Scopo del compito:
Prosegui il testo sul film ucraino con attori sordomuti a partire dal punto in cui termina.

Testo estratto:
Il freddo dell’inverno ucraino si somma alla freddezza degli atti e dei rapporti umani, basati unicamente sulla forza e la legge della giungla. Unica eccezione: la storia d’amore vissuta dal protagonista che porterà ad un indimenticabile epilogo. Girato nella vera scuola superiore dove ha studiato il regista, il casting ha richiesto un anno per trovare i migliori ragazzi sordomuti che potessero interpretare le vicende narrate in modo così autenticamente iperrealistico, accentuato dal fatto che gli attori non hanno ricevuto la scena in anticipo ma soltanto poco prima di girare e gli è stata poi tolta subito dopo. E’ questa, infatti, la cifra dominante: rasentiamo l’effetto documentario perché ci troviamo calati completamente nell’atmosfera folle e feroce dei giovani interpreti, nel loro gruppo circolare, in questo buco nero all’interno del quale gli adulti e gli udenti non sono ammessi.

Voci raccolte:
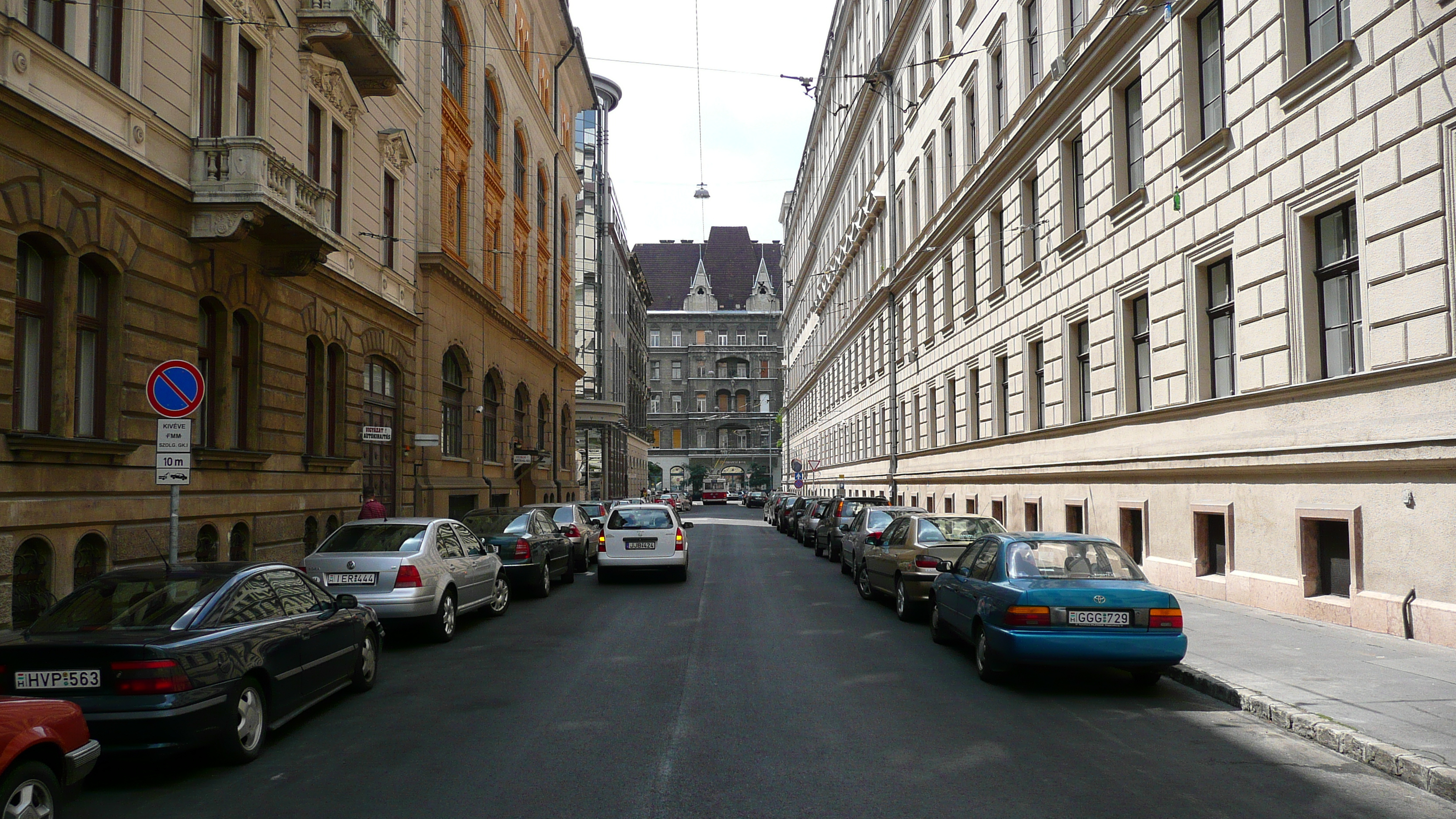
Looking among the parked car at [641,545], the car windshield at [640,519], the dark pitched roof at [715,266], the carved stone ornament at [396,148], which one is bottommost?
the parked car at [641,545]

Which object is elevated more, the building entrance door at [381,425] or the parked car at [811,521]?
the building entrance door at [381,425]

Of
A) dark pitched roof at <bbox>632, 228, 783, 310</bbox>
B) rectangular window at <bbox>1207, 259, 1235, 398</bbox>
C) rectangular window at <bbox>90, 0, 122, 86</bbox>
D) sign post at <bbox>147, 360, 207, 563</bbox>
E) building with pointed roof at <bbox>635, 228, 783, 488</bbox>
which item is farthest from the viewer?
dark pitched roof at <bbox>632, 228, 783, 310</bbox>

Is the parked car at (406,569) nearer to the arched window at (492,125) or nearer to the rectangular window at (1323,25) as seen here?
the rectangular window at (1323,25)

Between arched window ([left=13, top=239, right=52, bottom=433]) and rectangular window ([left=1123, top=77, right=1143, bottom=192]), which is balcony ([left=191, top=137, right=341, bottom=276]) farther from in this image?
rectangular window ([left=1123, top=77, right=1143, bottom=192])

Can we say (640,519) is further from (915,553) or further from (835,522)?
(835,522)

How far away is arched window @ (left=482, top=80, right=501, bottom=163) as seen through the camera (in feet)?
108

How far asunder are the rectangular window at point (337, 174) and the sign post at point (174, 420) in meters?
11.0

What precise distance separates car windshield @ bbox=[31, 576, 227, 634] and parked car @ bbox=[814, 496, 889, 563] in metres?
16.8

Esito del compito:
Intervistato per Filmuforia, Slaboshpytskiy ha così commentato la sua opera: “Le persone non udenti rappresentano meno dell’1% dell’umanità e, specialmente per quanto riguarda i più giovani, hanno bisogno di creare una connessione l’uno con l’altro per formare un legame di amicizia. Uno dei miei attori ci ha detto, durante un colloquio di selezione, che secondo lui Internet e i social network erano stati creati specialmente per i non udenti. Loro, infatti, sono utenti molto attivi perché quell’ambiente gli rende molto più facile la comunicazione nella vita reale”.